RECORDS SUPPLIED:
▼
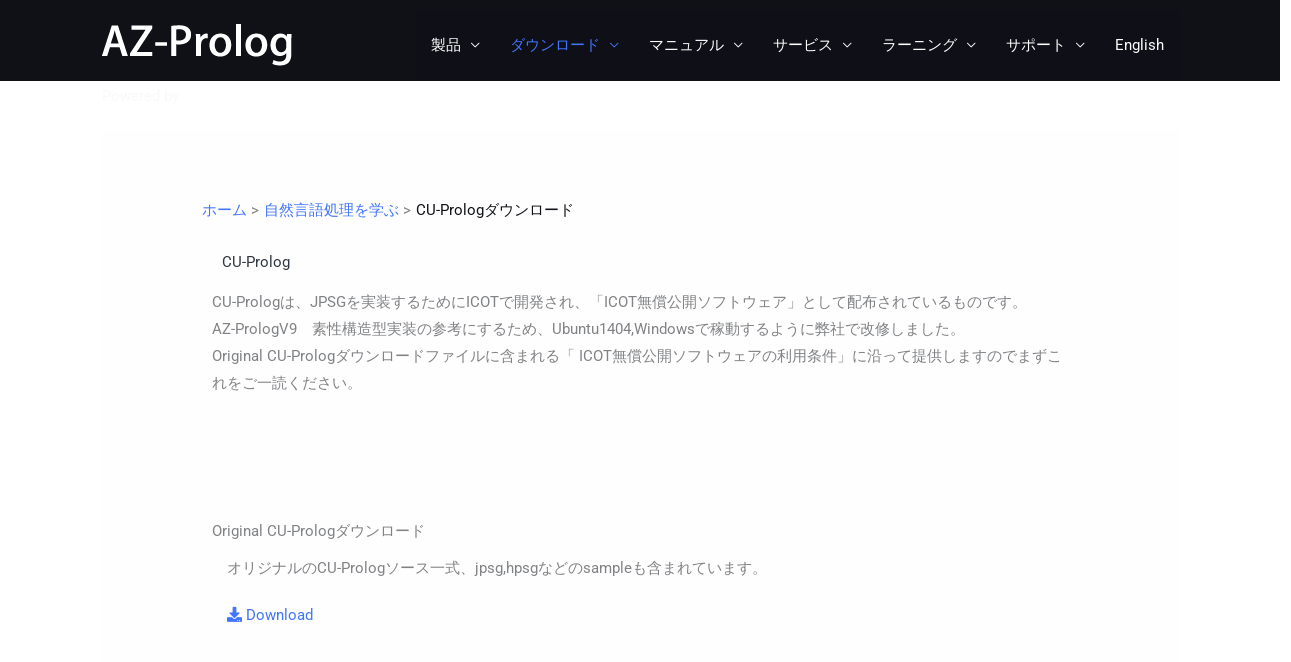

--- FILE ---
content_type: text/css
request_url: https://az-prolog.com/wp-content/uploads/elementor/css/post-62616.css?ver=1768168175
body_size: 399
content:
.elementor-kit-62616{--e-global-color-primary:#C3317D;--e-global-color-secondary:#2F3742;--e-global-color-text:#7A7A7A;--e-global-color-accent:#61CE70;--e-global-typography-primary-font-family:"Roboto";--e-global-typography-primary-font-weight:600;--e-global-typography-secondary-font-family:"Roboto Slab";--e-global-typography-secondary-font-weight:400;--e-global-typography-text-font-family:"Roboto";--e-global-typography-text-font-weight:400;--e-global-typography-accent-font-family:"Roboto";--e-global-typography-accent-font-weight:500;background-color:#2F3742;background-image:url("https://az-prolog.com/wp-content/uploads/2020/11/bg-09-free-img.jpg");background-repeat:repeat;}.elementor-section.elementor-section-boxed > .elementor-container{max-width:1100px;}.e-con{--container-max-width:1100px;--container-default-padding-top:0px;--container-default-padding-right:0px;--container-default-padding-bottom:0px;--container-default-padding-left:0px;}.elementor-widget:not(:last-child){--kit-widget-spacing:7px;}.elementor-element{--widgets-spacing:7px 7px;--widgets-spacing-row:7px;--widgets-spacing-column:7px;}{}h1.entry-title{display:var(--page-title-display);}@media(max-width:1024px){.elementor-section.elementor-section-boxed > .elementor-container{max-width:1024px;}.e-con{--container-max-width:1024px;}}@media(max-width:767px){.elementor-section.elementor-section-boxed > .elementor-container{max-width:767px;}.e-con{--container-max-width:767px;}}

--- FILE ---
content_type: text/css
request_url: https://az-prolog.com/wp-content/uploads/elementor/css/post-52172.css?ver=1768234720
body_size: 496
content:
.elementor-52172 .elementor-element.elementor-element-10a55b1{margin:10px 10px calc(var(--kit-widget-spacing, 0px) + 10px) 10px;}.elementor-52172 .elementor-element.elementor-element-10a55b1 .elementor-heading-title{color:var( --e-global-color-secondary );}body.elementor-page-52172:not(.elementor-motion-effects-element-type-background), body.elementor-page-52172 > .elementor-motion-effects-container > .elementor-motion-effects-layer{background-color:transparent;background-image:linear-gradient(180deg, var( --e-global-color-astglobalcolor2 ) 0%, var( --e-global-color-astglobalcolor2 ) 100%);}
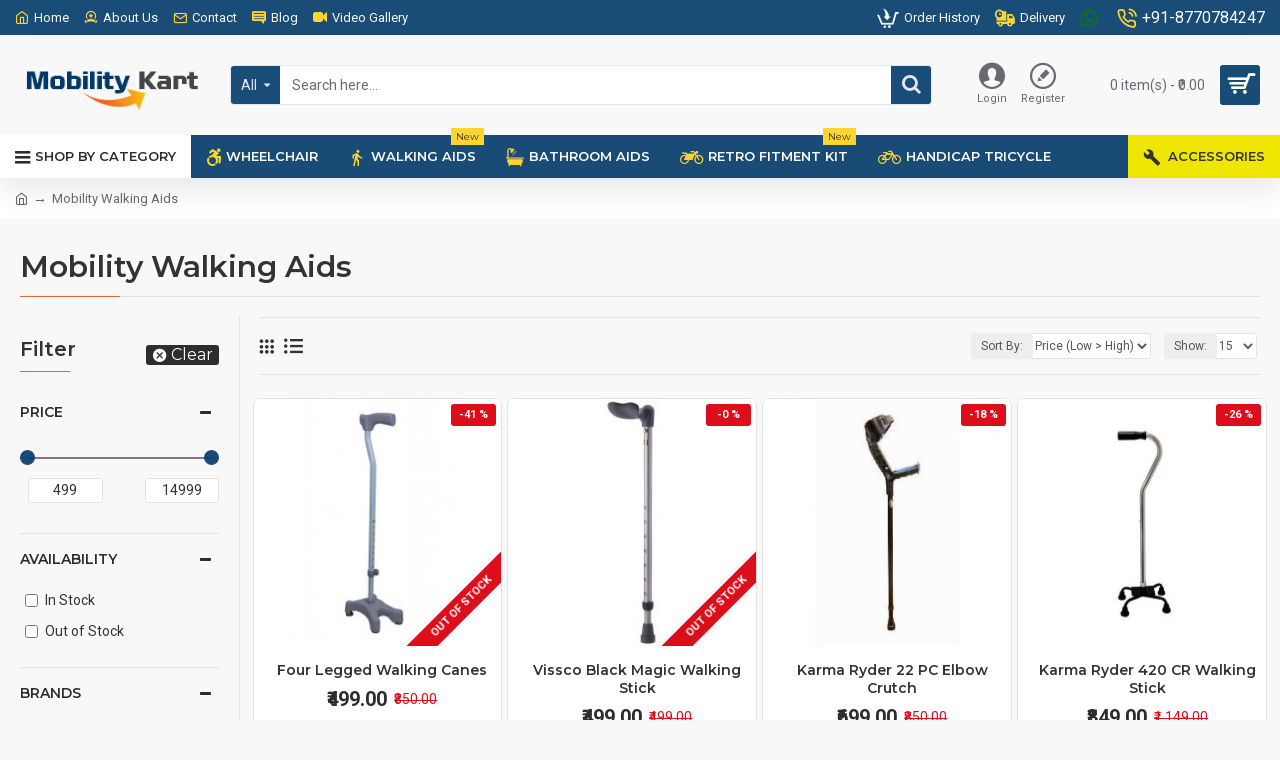

--- FILE ---
content_type: text/html; charset=utf-8
request_url: https://www.google.com/recaptcha/api2/aframe
body_size: 268
content:
<!DOCTYPE HTML><html><head><meta http-equiv="content-type" content="text/html; charset=UTF-8"></head><body><script nonce="HML9XIfbK7K-3n0dMWDgMg">/** Anti-fraud and anti-abuse applications only. See google.com/recaptcha */ try{var clients={'sodar':'https://pagead2.googlesyndication.com/pagead/sodar?'};window.addEventListener("message",function(a){try{if(a.source===window.parent){var b=JSON.parse(a.data);var c=clients[b['id']];if(c){var d=document.createElement('img');d.src=c+b['params']+'&rc='+(localStorage.getItem("rc::a")?sessionStorage.getItem("rc::b"):"");window.document.body.appendChild(d);sessionStorage.setItem("rc::e",parseInt(sessionStorage.getItem("rc::e")||0)+1);localStorage.setItem("rc::h",'1769233765612');}}}catch(b){}});window.parent.postMessage("_grecaptcha_ready", "*");}catch(b){}</script></body></html>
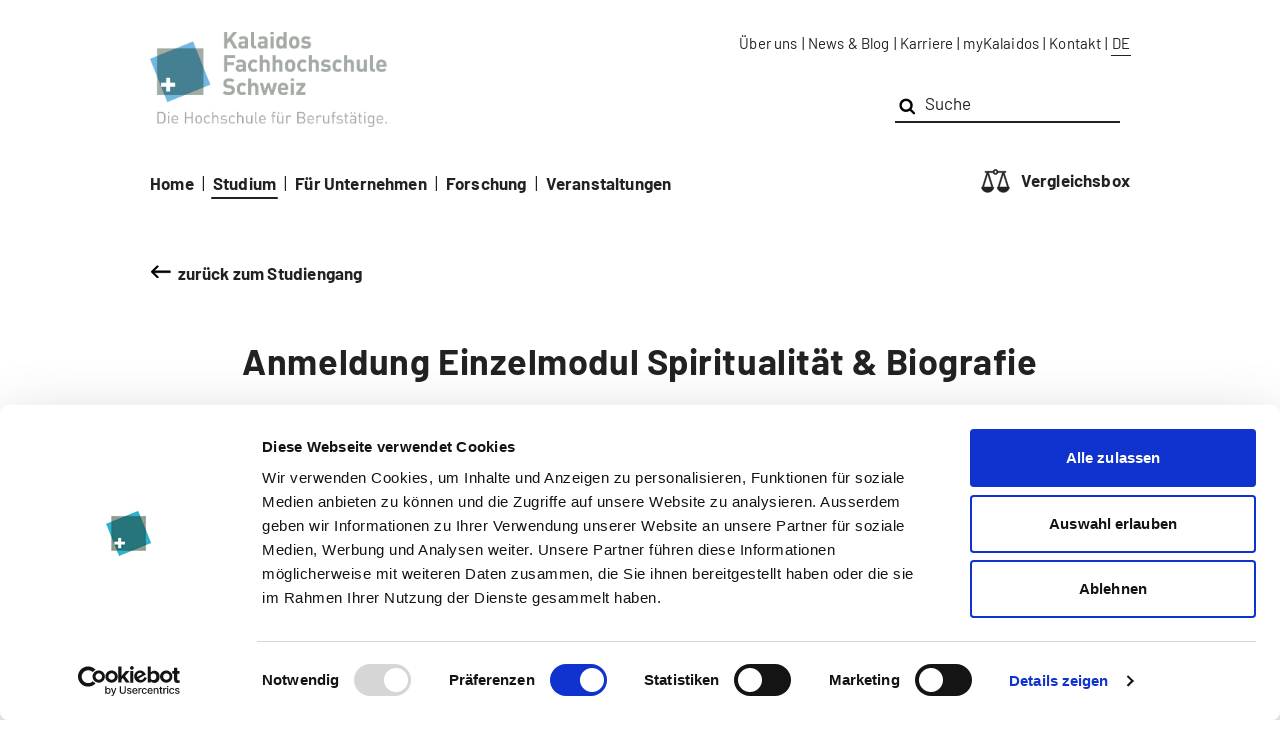

--- FILE ---
content_type: image/svg+xml
request_url: https://www.kalaidos-fh.ch/-/media/KFH2019/Bilder/Common/Themen-Icons/Alter.svg
body_size: 1470
content:
<svg height='100px' width='100px'  fill="#f44a47" xmlns="http://www.w3.org/2000/svg" xmlns:xlink="http://www.w3.org/1999/xlink" version="1.1" x="0px" y="0px" viewBox="0 0 512 512" enable-background="new 0 0 512 512" xml:space="preserve"><g><path d="M468.5,2H276.6C253.7,2,235,20.6,235,43.5v129.9c0,22.9,18.6,41.5,41.5,41.5h4.2v59c0,5.7,3.5,10.7,8.7,13   c3.5,1.5,10.8,1,15.4-3.1l69-69h94.7c22.9,0,41.5-18.6,41.5-41.5V43.5C510,20.6,491.4,2,468.5,2z M481.8,173.4   c0,7.3-6,13.3-13.3,13.3H368c-3.7,0-7.3,1.5-10,4.1l-49,49v-39c0-7.8-6.3-14.1-14.1-14.1h-18.3c-7.3,0-13.3-6-13.3-13.3V43.5   c0-7.3,6-13.3,13.3-13.3h191.9c7.3,0,13.3,6,13.3,13.3V173.4z"></path><path d="M142.7,287.8c37.5,0,68-30.5,68-68c0-37.5-30.5-68-68-68s-68,30.5-68,68C74.6,257.2,105.1,287.8,142.7,287.8z M142.7,179.9   c21.9,0,39.8,17.9,39.8,39.8c0,21.9-17.9,39.8-39.8,39.8c-21.9,0-39.8-17.9-39.8-39.8C102.9,197.8,120.7,179.9,142.7,179.9z"></path><path d="M248.5,326.2c-33.7-12.1-69.3-18.2-105.9-18.2c-36.6,0-72.2,6.1-105.9,18.2c-20.6,7.4-34.6,27.1-34.7,49   C1.9,402.4,2,467.7,2.2,496c0,7.8,6.3,14,14.1,14h252.7c7.8,0,14.1-6.3,14.1-14c0.1-28.2,0.2-93.5,0.1-120.7   C283.1,353.3,269.1,333.6,248.5,326.2z M254.9,481.8H30.3c-0.1-31.9-0.2-83.2-0.1-106.4c0-10.1,6.5-19.1,16-22.5   c30.6-10.9,63-16.5,96.4-16.5c33.4,0,65.8,5.6,96.4,16.5c9.5,3.4,15.9,12.5,16,22.5C255.1,398.6,255,449.9,254.9,481.8z"></path><path d="M373.3,48.9c-13.2,0-24.9,7.9-29.8,20.2c-1.5,3.7,0.3,7.9,4,9.4c3.7,1.5,7.9-0.3,9.4-4c2.7-6.8,9.2-11.1,16.4-11.1   c9.8,0,17.7,7.9,17.7,17.7c0,11.8-7,13.9-8.3,14.8c-9.2,7-19.7,14.9-19.7,37.3c0,4,3.2,7.2,7.2,7.2c4,0,7.2-3.2,7.2-7.2   c0-15.2,5.5-19.4,13.9-25.7c1.3-1,14-8.4,14-26.3C405.4,63.3,391,48.9,373.3,48.9z"></path><circle cx="370.4" cy="154.2" r="9.5"></circle></g></svg>

--- FILE ---
content_type: image/svg+xml
request_url: https://www.kalaidos-fh.ch/-/media/KFH2019/Bilder/Common/Themen-Icons/Nursing.svg
body_size: 1316
content:
<svg height='100px' width='100px'  fill="#f44a47" xmlns="http://www.w3.org/2000/svg" xmlns:xlink="http://www.w3.org/1999/xlink" version="1.1" x="0px" y="0px" viewBox="0 0 512 512" enable-background="new 0 0 512 512" xml:space="preserve"><g><path d="M161.4,292.4c5.7-5.3,5.9-14.3,0.6-19.9c-25.3-26.8-39.2-62.5-39.2-100.5c0-78.1,59.4-141.7,132.4-141.7   c73,0,132.4,63.6,132.4,141.7c0,38.3-14.1,74.2-39.8,101.1c-5.4,5.6-5.4,14.9,0.5,19.9c7.8,6.7,17.2,2.4,19.9-0.5   c30.7-32.2,47.6-75,47.6-120.6C415.9,78.2,343.9,2,255.3,2C166.7,2,94.6,78.2,94.6,171.9c0,45.2,16.6,87.7,46.8,119.8   C146.8,297.5,155.7,297.7,161.4,292.4z"></path><path d="M341.1,102.4c-2.6-3.8-7.5-6.1-12.1-6.1c-19.8,0-38.7-4.6-56.1-13.7c-6-3.1-13.4-1.6-17.6,3.7c-23.1,29-50,39.7-83.5,33.3   c-6.8-1.3-13.5,2.5-15.9,9c-5.2,13.9-7.8,28.5-7.8,43.4c0,64.2,48.1,116.4,107.2,116.4c59.1,0,107.2-52.2,107.2-116.4   C362.5,146.7,355.1,122.7,341.1,102.4z M255.3,260.1c-43.5,0-79-39.6-79-88.2c0-7.7,0.9-15.4,2.7-22.8c35.3,3.3,65.7-9.1,91-36.7   c16.4,7.1,33.7,11,51.6,11.9c8.3,14.2,12.6,30.5,12.6,47.6C334.2,220.6,298.8,260.1,255.3,260.1z"></path><path d="M326,318.3c-6.3-2-13.1,0.6-16.4,6.3L255.9,416l-53.6-91.4c-3.3-5.7-10.2-8.3-16.4-6.3c-84,26.5-140.4,97.9-140.4,177.6   c0,7.8,6.3,14.1,14.1,14.1h392.8c0.1,0,0.1,0,0.1,0c7.8,0,14.1-6.3,14.1-14.1C466.6,416.1,409.3,344.5,326,318.3z M74.4,481.8   c5.9-58.3,48-109.6,109.4-132.9L243.7,451c2.5,4.3,7.2,7,12.2,7c5,0,9.6-2.6,12.2-7l60-102.1c61.4,23.3,103.5,74.6,109.4,132.9   H74.4z"></path><circle cx="217.4" cy="176.2" r="14.1"></circle><circle cx="293.1" cy="176.2" r="14.1"></circle></g></svg>

--- FILE ---
content_type: image/svg+xml
request_url: https://www.kalaidos-fh.ch/-/media/KFH2019/Bilder/Common/Themen-Icons/Chronisch-Krank.svg
body_size: 769
content:
<svg height='100px' width='100px'  fill="#f44a47" xmlns="http://www.w3.org/2000/svg" xmlns:xlink="http://www.w3.org/1999/xlink" version="1.1" x="0px" y="0px" viewBox="0 0 512 512" enable-background="new 0 0 512 512" xml:space="preserve"><g><path d="M495.9,2H16.1C8.3,2,2,8.3,2,16.1V351c0,7.8,6.3,14.1,14.1,14.1h225.8v58.8c-41.2,4-80.3,25.3-113.9,62.5   c-5.2,5.8-4.8,14.8,1,19.9c6.4,5.6,17.1,2.1,19.9-1c28-30.9,59.9-49,93-53.1v43.6c0,7.8,6.3,14.1,14.1,14.1   c7.8,0,14.1-6.3,14.1-14.1v-43.6c33.1,4,65,22.2,93,53.1c5.2,5.8,14.1,6.2,19.9,1c5.8-5.2,6.2-14.2,1-19.9   c-33.6-37.1-72.7-58.5-113.9-62.5v-58.8h225.8c7.8,0,14.1-6.3,14.1-14.1V16.1C510,8.3,503.7,2,495.9,2z M481.8,336.9H30.2V30.2   h451.6V336.9z"></path><path d="M82.5,304.5l114.9-114.9l62.5,62.5c5.3,5.3,14.7,5.3,20,0l145.4-145.5v48c0,7.8,6.3,14.1,14.1,14.1   c7.8,0,14.1-6.3,14.1-14.1v-82c0-7.8-6.3-14.1-14.1-14.1h-82c-7.8,0-14.1,6.3-14.1,14.1s6.3,14.1,14.1,14.1h47.9L269.9,222.1   l-62.5-62.5c-5.3-5.3-14.7-5.3-20,0L62.6,284.6c-5.5,5.5-5.5,14.4,0,20C69.6,311.5,79.8,307.3,82.5,304.5z"></path></g></svg>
▲
TASK DESCRIPTION: Search the entries above for the word "Themen" and copy each line where it appears.

TASK RESPONSE:
request_url: https://www.kalaidos-fh.ch/-/media/KFH2019/Bilder/Common/Themen-Icons/Alter.svg
request_url: https://www.kalaidos-fh.ch/-/media/KFH2019/Bilder/Common/Themen-Icons/Nursing.svg
request_url: https://www.kalaidos-fh.ch/-/media/KFH2019/Bilder/Common/Themen-Icons/Chronisch-Krank.svg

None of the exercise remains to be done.